In a new FAQ, Apple has attempted to assuage concerns that its new anti-child abuse measures could be turned into surveillance tools by authoritarian governments. “Let us be clear, this technology is limited to detecting CSAM [child sexual abuse material] stored in iCloud and we will not accede to any government’s request to expand it,” the company writes. 

Apple’s new tools, announced last Thursday, include two features designed to protect children. One, called “communication safety,” uses on-device machine learning to identify and blur sexually explicit images received by children in the Messages app, and can notify a parent if a child age 12 and younger decides to view or send such an image. The second is designed to detect known CSAM by scanning users’ images if they choose to upload them to iCloud. Apple is notified if CSAM is detected, and it will alert the authorities when it verifies such material exists.

“Apple’s CSAM detection capability is built solely to detect known CSAM images”

The plans met with a swift backlash from digital privacy groups and campaigners, who argued that these introduce a backdoor into Apple’s software. These groups note that once such a backdoor exists there is always the potential for it to be expanded to scan for types of content that go beyond child sexual abuse material. Authoritarian governments could use it to scan for politically dissent material, or anti-LGBT regimes could use it to crack down on sexual expression.

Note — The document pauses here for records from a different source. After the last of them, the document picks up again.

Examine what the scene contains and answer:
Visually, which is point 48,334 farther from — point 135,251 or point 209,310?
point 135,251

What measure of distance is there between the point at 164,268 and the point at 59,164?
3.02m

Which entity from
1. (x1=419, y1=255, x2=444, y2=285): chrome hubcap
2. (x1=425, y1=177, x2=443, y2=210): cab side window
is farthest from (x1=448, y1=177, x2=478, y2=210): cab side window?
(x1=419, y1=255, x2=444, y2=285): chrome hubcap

“Even a thoroughly documented, carefully thought-out, and narrowly-scoped backdoor is still a backdoor,” the Electronic Frontier Foundation wrote. “We’ve already seen this mission creep in action. One of the technologies originally built to scan and hash child sexual abuse imagery has been repurposed to create a database of ‘terrorist’ content that companies can contribute to and access for the purpose of banning such content.”

However, Apple argues that it has safeguards in place to stop its systems from being used to detect anything other than sexual abuse imagery. It says that its list of banned images is provided by the National Center for Missing and Exploited Children (NCMEC) and other child safety organizations, and that the system “only works with CSAM image hashes provided by NCMEC and other child safety organizations.” Apple says it won’t add to this list of image hashes, and that the list is the same across all iPhones and iPads to prevent individual targeting of users.

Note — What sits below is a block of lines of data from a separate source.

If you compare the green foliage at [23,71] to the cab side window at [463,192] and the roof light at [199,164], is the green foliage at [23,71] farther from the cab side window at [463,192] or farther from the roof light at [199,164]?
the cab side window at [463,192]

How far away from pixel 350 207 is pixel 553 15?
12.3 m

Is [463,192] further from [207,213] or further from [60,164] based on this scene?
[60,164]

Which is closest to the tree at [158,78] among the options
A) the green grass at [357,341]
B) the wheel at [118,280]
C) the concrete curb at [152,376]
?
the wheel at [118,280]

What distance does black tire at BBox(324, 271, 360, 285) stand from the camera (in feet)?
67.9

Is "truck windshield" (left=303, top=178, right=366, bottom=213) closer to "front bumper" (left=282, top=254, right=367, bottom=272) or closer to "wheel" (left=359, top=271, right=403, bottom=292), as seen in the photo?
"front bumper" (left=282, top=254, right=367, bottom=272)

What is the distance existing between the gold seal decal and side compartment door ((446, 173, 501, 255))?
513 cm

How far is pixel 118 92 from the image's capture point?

The company also says that it will refuse demands from governments to add non-CSAM images to the list. “We have faced demands to build and deploy government-mandated changes that degrade the privacy of users before, and have steadfastly refused those demands. We will continue to refuse them in the future,” it says.

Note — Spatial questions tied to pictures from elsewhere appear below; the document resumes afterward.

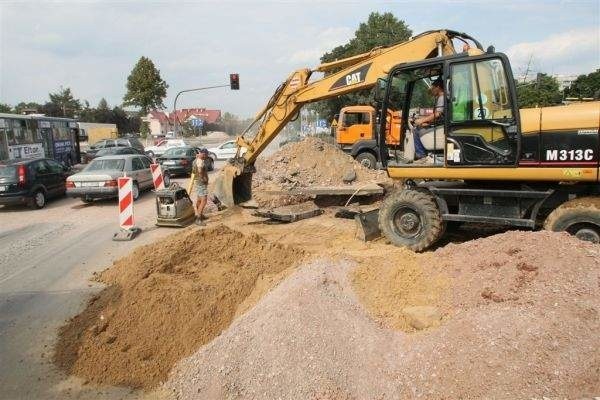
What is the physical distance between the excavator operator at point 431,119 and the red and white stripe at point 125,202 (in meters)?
6.31

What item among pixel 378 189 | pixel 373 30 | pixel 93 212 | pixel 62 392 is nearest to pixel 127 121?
pixel 373 30

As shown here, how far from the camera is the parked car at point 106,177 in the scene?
15.1 meters

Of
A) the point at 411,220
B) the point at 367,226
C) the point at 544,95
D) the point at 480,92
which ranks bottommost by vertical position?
the point at 367,226

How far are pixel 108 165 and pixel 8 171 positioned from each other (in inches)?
114

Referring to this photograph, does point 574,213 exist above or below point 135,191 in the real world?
above

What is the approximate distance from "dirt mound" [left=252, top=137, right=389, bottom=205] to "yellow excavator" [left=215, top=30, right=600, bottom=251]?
699 centimetres

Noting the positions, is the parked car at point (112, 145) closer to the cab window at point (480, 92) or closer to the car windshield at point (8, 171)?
the car windshield at point (8, 171)

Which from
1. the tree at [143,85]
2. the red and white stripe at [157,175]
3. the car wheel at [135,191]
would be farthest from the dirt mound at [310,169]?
the tree at [143,85]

It’s worth noting that despite Apple’s assurances, the company has made concessions to governments in the past in order to continue operating in their countries. It sells iPhones without FaceTime in countries that don’t allow encrypted phone calls, and in China it’s removed thousands of apps from its App Store, as well as moved to store user data on the servers of a state-run telecom

The FAQ also fails to address some concerns about the feature that scans Messages for sexually explicit material. The feature does not share any information with Apple or law enforcement, the company says, but it doesn’t say how it’s ensuring that the tool’s focus remains solely on sexually explicit images.

“All it would take to widen the narrow backdoor that Apple is building is an expansion of the machine learning parameters to look for additional types of content, or a tweak of the configuration flags to scan, not just children’s, but anyone’s accounts,” wrote the EFF. The EFF also notes that machine-learning technologies frequently classify this content incorrectly, and cites Tumblr’s attempts to crack down on sexual content as a prominent example of where the technology has gone wrong.